Summary: What is the abundant life Jesus promised? Not activity, not longevity, not prosperity, not congeniality. It is generosity; giving returns fulfillment.
I was just making small talk, asking the kind of questions you ask when you have finished commenting about the weather and you are scared to discuss politics or religion. I asked him, “Have you lived here all your life?” Quick as a flash came back his answer, “Not yet. Not yet I haven’t.”
Oh, all right. You caught me. Of course he had not yet lived all his life anywhere. He expected a few more years. But his little joke reminded me just how we treat the precious gift of life. We have been given life; but do we stay alive all our lives? Do we live our lives to the full? Or is it more like they sing in Fiddler on the Roof, “Sunrise, sunset; Swiftly fly the years, One season following another, Laden with happiness and tears.” Just one season following another? Isn’t there more than that?
I want to be alive, fully alive, all my life, until its end. I want more than swiftly flying years, dwindling down to nothing. I want to be alive all my life. Zest and passion and vitality life long. Can we find that?
Jesus said, “I came that they may have life, and have it abundantly.” Jesus came to give us life, and not just barely hanging on, but abundant life. Alive all our lives kind of life. Plenty of life. Our Creator is not a God who pinches pennies; our God wants to give us ample, full, prodigious life. Our Maker wants us to have supercalifragilisticexpicalidocious life! “I came that they may have life, and have it abundantly.”
Zest and passion and vitality life long. Can we find that?
What does it mean to have abundant life? Let’s explore some possibilities. Let’s turn this over in our minds several different ways.
Abundant life might mean a life filled with activity. A life with plenty to do. A life that is never boring. If you have abundant life, you never run out of things to do and you never fall short of interesting pursuits. Is that what Jesus wants to give us? Abundant life, active and busy?
I have a running “To Do” list on my computer, and every time I think of something I need to do for my family, my house, this church, the Baptist Foundation, the seminary, whatever, I add it to that list. Every now and then I get to take one off and mark it as finished. The trouble is the list keeps on getting longer and longer. So is my life a list of tasks to be done, jobs to be completed?
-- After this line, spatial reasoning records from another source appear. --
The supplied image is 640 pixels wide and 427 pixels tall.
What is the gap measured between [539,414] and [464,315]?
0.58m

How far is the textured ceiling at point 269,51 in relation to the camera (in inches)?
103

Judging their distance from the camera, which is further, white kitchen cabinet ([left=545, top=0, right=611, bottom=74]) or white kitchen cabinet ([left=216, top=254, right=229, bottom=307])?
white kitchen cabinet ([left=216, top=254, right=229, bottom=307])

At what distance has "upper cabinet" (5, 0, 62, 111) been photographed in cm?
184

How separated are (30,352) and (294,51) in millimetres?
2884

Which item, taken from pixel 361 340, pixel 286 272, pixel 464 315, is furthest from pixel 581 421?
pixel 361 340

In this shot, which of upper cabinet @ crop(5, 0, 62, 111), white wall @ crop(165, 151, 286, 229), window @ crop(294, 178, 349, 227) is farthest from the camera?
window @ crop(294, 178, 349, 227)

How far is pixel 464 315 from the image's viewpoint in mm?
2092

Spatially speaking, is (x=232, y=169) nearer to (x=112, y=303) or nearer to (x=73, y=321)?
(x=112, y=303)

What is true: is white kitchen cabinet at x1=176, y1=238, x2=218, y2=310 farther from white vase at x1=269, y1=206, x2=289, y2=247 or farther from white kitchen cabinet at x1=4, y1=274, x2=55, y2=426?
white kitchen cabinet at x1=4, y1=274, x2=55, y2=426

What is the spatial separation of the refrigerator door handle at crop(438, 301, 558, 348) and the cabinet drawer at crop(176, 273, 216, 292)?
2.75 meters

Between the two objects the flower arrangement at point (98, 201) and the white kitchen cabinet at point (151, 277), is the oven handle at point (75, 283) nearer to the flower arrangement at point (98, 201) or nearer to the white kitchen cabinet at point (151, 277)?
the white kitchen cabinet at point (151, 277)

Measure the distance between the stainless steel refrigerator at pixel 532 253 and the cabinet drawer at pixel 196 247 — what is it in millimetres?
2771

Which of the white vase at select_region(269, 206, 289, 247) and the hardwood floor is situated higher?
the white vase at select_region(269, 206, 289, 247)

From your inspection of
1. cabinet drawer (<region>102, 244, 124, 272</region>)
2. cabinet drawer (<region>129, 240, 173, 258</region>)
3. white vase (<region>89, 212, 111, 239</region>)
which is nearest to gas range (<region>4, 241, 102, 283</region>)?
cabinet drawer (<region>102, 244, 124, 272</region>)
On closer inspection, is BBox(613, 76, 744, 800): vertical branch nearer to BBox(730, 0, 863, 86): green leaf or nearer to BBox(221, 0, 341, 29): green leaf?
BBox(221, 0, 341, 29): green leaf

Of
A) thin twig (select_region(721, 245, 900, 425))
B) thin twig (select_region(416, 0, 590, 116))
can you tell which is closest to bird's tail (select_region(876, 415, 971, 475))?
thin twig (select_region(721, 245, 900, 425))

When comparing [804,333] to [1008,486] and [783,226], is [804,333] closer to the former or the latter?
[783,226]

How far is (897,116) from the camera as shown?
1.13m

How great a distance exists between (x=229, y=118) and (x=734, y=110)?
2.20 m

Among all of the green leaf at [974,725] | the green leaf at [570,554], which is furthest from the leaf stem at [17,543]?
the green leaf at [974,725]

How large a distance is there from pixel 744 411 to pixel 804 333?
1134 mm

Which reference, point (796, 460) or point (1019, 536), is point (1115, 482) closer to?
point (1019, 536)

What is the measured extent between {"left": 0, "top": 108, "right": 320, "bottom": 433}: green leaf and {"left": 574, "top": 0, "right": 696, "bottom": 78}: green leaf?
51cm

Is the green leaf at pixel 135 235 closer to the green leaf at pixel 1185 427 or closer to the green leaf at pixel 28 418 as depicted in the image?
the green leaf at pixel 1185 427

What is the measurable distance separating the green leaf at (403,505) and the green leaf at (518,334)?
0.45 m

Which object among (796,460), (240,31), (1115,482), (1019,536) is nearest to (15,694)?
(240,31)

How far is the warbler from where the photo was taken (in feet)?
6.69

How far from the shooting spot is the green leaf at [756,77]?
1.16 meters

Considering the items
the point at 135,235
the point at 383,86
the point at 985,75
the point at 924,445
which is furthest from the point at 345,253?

Is my abundant life having so much to do that I can persuade myself I am somebody? I heard someone say once that she had so many things on her “To Do” list that if it is true that God gives you the time you need to do all the things you are supposed to do, then she would have to live two hundred years! Now is that abundant life? Doing, doing, doing? Staying busy with agenda? Marching forward and giving yourself to all kinds of important tasks?
Except that in the Bible there is an emphasis on, “Be still and know that [He is] God.” Be still. Doesn’t the Bible also tell us that the Lord is not in the earthquake, the wind, or the fire, but in the still small voice? In that same Bible there is also something about waiting for the Lord.
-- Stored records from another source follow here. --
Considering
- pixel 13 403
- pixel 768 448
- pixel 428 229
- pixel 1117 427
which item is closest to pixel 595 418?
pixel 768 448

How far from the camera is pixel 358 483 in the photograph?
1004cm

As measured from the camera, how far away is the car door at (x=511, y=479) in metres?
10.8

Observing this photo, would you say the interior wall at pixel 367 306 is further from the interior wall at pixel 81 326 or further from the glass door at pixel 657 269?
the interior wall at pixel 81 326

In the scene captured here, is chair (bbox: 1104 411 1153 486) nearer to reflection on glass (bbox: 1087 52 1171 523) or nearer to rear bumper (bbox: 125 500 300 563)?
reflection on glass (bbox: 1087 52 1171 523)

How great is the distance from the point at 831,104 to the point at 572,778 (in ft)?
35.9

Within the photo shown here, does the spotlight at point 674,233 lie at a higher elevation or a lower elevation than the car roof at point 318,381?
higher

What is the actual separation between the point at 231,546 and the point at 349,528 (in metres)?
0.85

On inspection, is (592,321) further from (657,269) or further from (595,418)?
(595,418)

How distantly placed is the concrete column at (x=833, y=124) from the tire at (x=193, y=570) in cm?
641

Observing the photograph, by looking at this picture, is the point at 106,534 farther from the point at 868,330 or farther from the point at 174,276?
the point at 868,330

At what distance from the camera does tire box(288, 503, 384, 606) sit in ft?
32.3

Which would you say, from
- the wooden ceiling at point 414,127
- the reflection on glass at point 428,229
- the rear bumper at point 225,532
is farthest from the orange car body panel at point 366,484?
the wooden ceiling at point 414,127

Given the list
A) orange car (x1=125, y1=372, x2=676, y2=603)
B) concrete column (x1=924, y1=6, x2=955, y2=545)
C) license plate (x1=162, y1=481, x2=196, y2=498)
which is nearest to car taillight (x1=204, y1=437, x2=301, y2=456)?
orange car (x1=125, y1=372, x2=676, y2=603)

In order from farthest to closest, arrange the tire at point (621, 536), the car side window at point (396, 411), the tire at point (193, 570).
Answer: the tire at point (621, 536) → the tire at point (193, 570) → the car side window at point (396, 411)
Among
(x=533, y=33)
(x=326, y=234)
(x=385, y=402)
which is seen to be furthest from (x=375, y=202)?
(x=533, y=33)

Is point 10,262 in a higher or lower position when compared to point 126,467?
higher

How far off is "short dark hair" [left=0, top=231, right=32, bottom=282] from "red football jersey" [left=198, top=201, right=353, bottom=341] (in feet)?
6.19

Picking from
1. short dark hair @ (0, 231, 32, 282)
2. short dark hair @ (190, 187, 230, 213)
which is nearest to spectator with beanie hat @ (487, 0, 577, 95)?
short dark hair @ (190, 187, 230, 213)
It may just be that hurry-up busy-ness is not all that abundant. It might even be unhealthy. You know the slightly revised nursery rhyme, don’t you? “Mary had a little lamb, it would have been a sheep; but it became a Baptist and died for lack of sleep.”
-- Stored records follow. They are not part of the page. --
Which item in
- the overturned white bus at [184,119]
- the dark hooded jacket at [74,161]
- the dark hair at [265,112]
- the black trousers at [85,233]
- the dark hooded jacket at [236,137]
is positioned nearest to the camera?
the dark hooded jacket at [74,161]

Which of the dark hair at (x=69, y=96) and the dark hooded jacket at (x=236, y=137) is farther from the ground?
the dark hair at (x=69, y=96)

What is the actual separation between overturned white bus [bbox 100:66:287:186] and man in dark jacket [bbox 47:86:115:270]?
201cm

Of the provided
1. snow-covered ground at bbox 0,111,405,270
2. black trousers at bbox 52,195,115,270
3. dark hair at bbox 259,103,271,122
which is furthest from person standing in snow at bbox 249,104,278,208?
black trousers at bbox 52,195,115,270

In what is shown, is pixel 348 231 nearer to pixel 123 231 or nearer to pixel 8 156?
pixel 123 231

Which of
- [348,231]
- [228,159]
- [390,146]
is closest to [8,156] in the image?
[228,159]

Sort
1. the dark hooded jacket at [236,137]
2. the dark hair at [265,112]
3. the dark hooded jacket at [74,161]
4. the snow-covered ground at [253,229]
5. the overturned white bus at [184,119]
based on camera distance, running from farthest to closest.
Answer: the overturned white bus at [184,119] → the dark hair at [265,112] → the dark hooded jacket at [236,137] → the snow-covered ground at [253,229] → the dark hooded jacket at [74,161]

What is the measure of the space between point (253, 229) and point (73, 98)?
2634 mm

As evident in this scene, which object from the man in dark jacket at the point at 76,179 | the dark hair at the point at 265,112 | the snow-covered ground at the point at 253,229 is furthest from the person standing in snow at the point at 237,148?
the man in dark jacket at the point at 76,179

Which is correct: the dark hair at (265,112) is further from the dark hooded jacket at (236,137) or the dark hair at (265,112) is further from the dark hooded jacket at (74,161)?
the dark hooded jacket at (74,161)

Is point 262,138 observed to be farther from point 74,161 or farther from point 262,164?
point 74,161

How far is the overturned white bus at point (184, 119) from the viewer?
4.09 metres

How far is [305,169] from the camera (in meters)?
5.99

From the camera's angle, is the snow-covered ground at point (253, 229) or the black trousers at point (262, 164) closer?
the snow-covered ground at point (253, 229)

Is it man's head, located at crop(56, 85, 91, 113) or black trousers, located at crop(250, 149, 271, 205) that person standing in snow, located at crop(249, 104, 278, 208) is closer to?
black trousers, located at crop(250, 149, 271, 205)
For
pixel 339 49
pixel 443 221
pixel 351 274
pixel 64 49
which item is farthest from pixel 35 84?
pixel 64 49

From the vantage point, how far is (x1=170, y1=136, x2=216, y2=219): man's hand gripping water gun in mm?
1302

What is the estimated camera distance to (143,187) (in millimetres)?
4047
No, you see, merely staying busy becomes a mask. Behind all that frantic activity there is nothing else. It’s just sound and fury, signifying nothing. There is more to the abundant life than merely staying busy. What else might there be?
What about longevity? What about a lengthy life? Is that the abundant life? Living many years and experiencing many things? I expect all of us want that. I have yet to hear anybody seriously say that he or she hoped to have a short life. You may talk about heaven and the golden streets, but I don’t see anybody rushing toward those pearly gates. At Takoma Park one Sunday I was preaching out of the Book of Revelation and ended my message with the same flourish that John spoke, “Even so, come quickly, Lord Jesus, come quickly.” But one of my parishioners hurried over to me after the service and said, “Now, brother pastor, let’s not be rushing things. I’m not quite ready for that.” We want long life. But is that the abundant life?